How To Make Vegan Meringue

Making vegan meringue isn’t as intense of a process than you may think. In fact, newbies can make this simple recipe. And once you know how to make the base meringue, you can add other flavors, coloring, or try your hand at different shapes.

  1. Make sure your oven is preheated to 275˚and line two baking sheets with parchment paper so the meringues won’t stick.
  2. Set up your stand mixer with the whisk attachment and put the cream of tartar in the mixer’s bowl.
  3. Pour the aquafaba (strained) into the mixer on low and let it blend into the cream of tartar.
  4. Slowly increase the speed from low up to medium. Continue beating on medium until the mixture is foamy.
  5. Increase the speed until high until the mixture can hold soft peaks.
  6. Then, tablespoon by tablespoon, slowly add in the sugar making sure to beat well in between each addition of sugar.
  7. Continue beating until the mixture is glossy and holds stiff peaks.
soft vs stiff meringue peak examples
soft peaks (left) vs stiff peaks (right)
  1. Add in the vanilla and beat for 30 seconds.
  2. Sprinkle the corn starch over the top and beat for another 30 seconds. Then turn off the mixer.
  3. Fit a disposable icing bag with a 1-inch tip by cutting off the end of the bag. If you prefer, you can use a larger tip, smaller tip, or you don’t even have to use a tip on the bag. It’s whatever your preference is.

Tip: Place the pipet bag into an empty jar so it stays open for easy filling.

  1. Pipe your ghosts onto the parchment-lined baking sheets. They don’t spread much so you can place them somewhat close together.
  2. Fill your entire sheets with your boos. Make sure the base is wider than the top. When you’re done squeezing the bag, pull upwards slightly so that the meringue will end in a point.
placing vegan meringue into a pipet bag tip and then piping them onto baking sheet example
  1. Place the baking sheets into the oven for 75 minutes. Make sure to rotate them at the half way point.

Tip: To avoid browned ghosts, place your baking sheets on the lower oven racks.

  1. Once the meringue ghosts have finished baking, turn off the oven, open the oven door slightly, and let the oven cool with the meringues still inside.
  2. When the oven is completely cool, remove the trays of meringue cookies and move them to cooling racks so that the bottoms can dry. Make sure your house is dry and warm or else the meringues may get sticky.
  3. Later on, when the meringue cookies have completely dried, use the black decoration gel to add eyes and a mouth to each.
aquafaba vegan ghost meringue cookie closeup

How To Store Meringue Cookies

Meringues are best eaten the day they’re made since humidity and temperature affect them. If you must store them, place them into an airtight container and put them in the fridge for up to 4 days.

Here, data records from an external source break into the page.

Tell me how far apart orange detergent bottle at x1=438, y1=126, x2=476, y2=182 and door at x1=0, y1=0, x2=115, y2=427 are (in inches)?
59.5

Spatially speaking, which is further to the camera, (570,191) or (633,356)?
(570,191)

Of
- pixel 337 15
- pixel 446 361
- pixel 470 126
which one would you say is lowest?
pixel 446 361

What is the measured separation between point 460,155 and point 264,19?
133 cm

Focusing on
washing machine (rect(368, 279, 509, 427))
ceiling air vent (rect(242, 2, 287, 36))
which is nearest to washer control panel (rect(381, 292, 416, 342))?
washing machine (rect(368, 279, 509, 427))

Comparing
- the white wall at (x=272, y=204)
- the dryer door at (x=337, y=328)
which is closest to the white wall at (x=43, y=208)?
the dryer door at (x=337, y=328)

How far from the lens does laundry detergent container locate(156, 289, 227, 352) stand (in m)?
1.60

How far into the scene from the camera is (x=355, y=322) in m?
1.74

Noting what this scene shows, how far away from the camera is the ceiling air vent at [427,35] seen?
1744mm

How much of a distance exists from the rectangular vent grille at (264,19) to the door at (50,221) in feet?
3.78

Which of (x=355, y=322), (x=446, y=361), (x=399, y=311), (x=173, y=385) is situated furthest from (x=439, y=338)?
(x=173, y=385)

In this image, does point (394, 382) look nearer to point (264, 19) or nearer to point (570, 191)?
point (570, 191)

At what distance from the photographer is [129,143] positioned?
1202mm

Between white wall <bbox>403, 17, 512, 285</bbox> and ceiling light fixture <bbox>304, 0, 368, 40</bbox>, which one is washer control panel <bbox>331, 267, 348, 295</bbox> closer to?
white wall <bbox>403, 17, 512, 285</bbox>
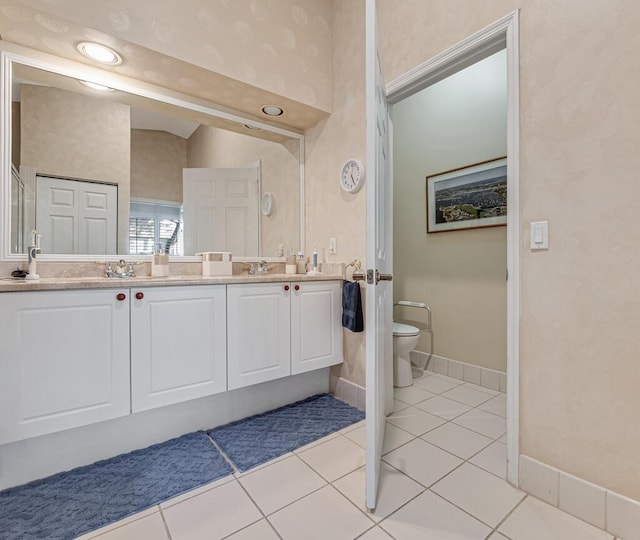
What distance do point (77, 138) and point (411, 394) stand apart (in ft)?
9.02

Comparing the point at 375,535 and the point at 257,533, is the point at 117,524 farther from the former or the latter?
the point at 375,535

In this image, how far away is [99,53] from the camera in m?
1.72

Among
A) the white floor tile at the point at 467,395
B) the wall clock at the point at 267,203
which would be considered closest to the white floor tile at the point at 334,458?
the white floor tile at the point at 467,395

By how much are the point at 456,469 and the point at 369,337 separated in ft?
2.88

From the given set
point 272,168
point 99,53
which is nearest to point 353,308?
point 272,168

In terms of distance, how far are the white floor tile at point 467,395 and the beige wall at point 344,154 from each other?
73 centimetres

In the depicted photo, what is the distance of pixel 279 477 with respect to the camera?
1.47 metres

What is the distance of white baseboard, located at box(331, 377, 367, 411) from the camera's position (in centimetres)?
219

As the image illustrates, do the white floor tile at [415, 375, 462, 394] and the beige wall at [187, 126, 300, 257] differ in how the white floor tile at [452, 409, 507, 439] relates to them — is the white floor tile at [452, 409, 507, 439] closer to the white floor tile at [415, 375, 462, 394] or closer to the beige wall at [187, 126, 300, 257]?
the white floor tile at [415, 375, 462, 394]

If you need to make your meringue ghosts ahead of time, hold off on adding the faces until you’re ready to serve them.

Other ideas for use include brushing the bottom of the ghosts with vegan white chocolate and then placing them on cupcakes. They make adorable cake decorations too.

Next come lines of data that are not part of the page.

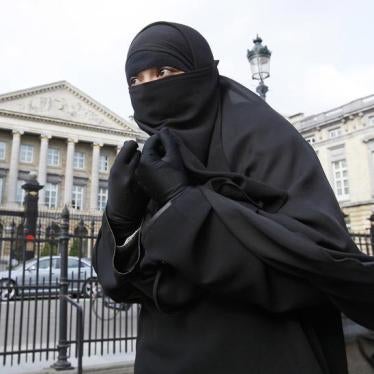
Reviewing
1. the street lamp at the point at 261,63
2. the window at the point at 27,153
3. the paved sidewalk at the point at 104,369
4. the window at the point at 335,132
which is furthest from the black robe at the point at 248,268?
the window at the point at 27,153

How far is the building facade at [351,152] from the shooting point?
3509cm

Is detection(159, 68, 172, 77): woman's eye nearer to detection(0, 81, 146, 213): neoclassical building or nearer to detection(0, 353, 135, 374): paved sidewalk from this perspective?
detection(0, 353, 135, 374): paved sidewalk

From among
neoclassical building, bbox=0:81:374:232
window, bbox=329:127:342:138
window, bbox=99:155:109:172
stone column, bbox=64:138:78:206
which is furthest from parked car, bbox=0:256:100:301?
window, bbox=99:155:109:172

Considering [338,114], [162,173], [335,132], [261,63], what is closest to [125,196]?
[162,173]

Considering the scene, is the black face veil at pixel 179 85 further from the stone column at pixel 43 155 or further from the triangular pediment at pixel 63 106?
the triangular pediment at pixel 63 106

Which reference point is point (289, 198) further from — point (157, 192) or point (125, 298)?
point (125, 298)

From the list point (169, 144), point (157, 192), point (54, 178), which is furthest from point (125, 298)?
point (54, 178)

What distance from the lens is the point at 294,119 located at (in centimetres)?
4372

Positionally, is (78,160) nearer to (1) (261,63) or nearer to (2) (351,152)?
(2) (351,152)

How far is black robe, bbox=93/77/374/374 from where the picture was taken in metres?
0.93

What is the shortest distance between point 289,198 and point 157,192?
33cm

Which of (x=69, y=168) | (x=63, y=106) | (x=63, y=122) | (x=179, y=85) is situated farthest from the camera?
(x=69, y=168)

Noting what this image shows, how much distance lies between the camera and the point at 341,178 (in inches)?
1485

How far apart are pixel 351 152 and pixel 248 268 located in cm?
3861
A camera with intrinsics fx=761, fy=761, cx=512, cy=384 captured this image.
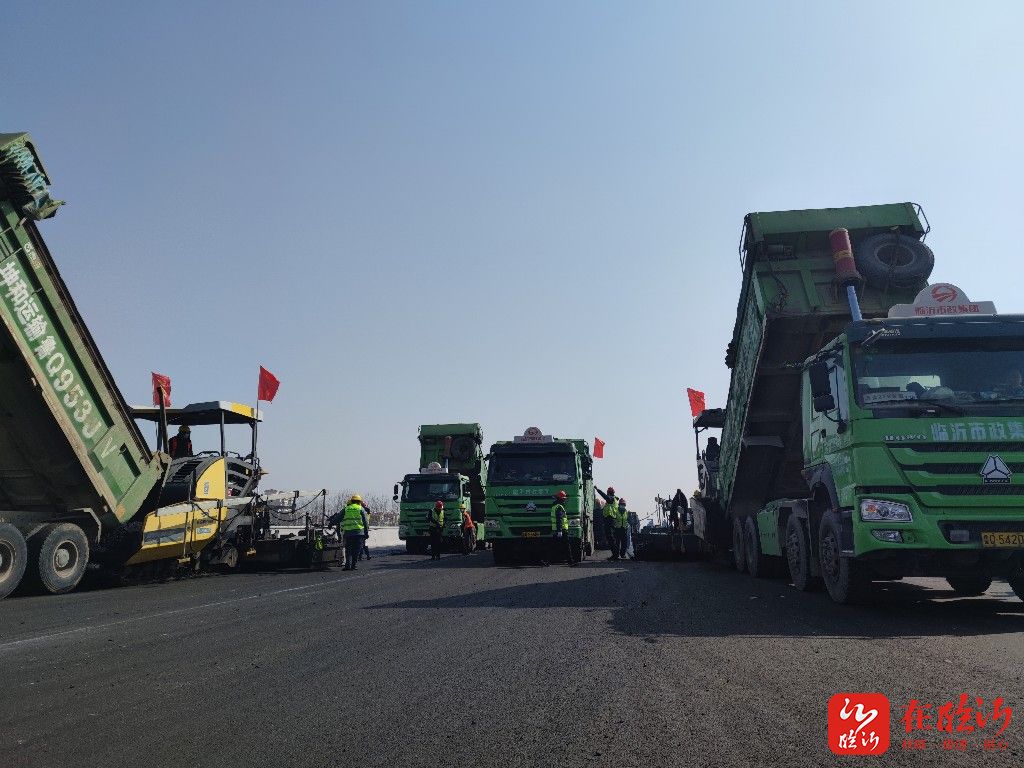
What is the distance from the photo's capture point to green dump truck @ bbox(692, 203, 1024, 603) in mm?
6594

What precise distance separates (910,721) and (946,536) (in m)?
3.62

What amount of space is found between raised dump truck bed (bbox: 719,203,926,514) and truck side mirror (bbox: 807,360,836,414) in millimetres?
1132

Aquafaba Vegan Meringue Ghost Cookies

Stephanie Mantilla, BSc
Spooky and delicious gluten-free, egg-free, and completely vegan ghost meringue cookies. An easy 5-ingredient recipe to use for your next Halloween party.
Prep Time 20 minutes
Cook Time 1 hour 15 minutes
Additional Time 20 minutes
Total Time 1 hour 55 minutes
Course Recipes
Cuisine Desserts
Calories 91 kcal

Ingredients
  

  • 1 teaspoon Cream of Tartar
  • 1 cup minus a Tablespoon of strained Aquafaba from Unsalted Canned Chick Peas can also use liquid cooked from dried garbanzo beans
  • 1 ½ cups sugar
  • 1 teaspoon vanilla extract
  • 1 teaspoon of cornstarch

Instructions
 

  • Preheat oven to 275˚. Line two baking sheets with parchment paper to prevent the meringues from sticking.
  • Use a stand mixer with whisk attachment. Add the cream of tartar into the mixing bowl.
  • Pour the strained aquafaba into the mixing bowl on low and let it blend.
  • Increase the mixer’s speed from low to medium slowly. Continue mixing on medium speed until the mixture is foamy.
  • Beat the mixture on high until it can hold soft peaks.
  • Slowly add in the sugar tablespoon by tablespoon, making sure to beat well between each sugar addition.
  • Continue beating until the mixture holds soft peaks and is glossy.
  • Add in the vanilla and beat for 30 seconds.
  • Sprinkle the cornstarch over the top and beat for another 30 seconds before turning off the mixture.
  • Fit a disposable icing bag with a 1-inch tip by cutting off the end of the bag. If you prefer, you can use a larger tip, smaller tip, or you don’t even have to use a tip on the bag. It’s whatever your preference is.
  • Pipe out the ghosts onto the baking sheets. They can be fairly close together since they don’t spread much during baking.
  • Fill both baking sheets with the ghost cookies while making sure the base is wider than that top. When you’re done squeezing, pull the bag up slightly in order to make the top of the meringue pointed.
  • Place both baking sheets into the oven for 75 minutes, making sure to rotate them mid-way through.
  • When the meringues have finished baking, turn off the oven, open the oven door slightly, and let the oven cool with the meringues still inside.
  • When the oven is completely cool, remove the trays of meringue cookies and move them to cooling racks so that the bottoms can dry. Make sure your house is dry and warm or else the meringues may get sticky.
  • When the meringue cookies have completely dried, you can add the black decorative gel for the ghost faces.

Notes

To make filling the pipet bag easier, place it into an empty jar to stand it open.
To avoid browned ghosts, place your baking sheets on the lower oven racks.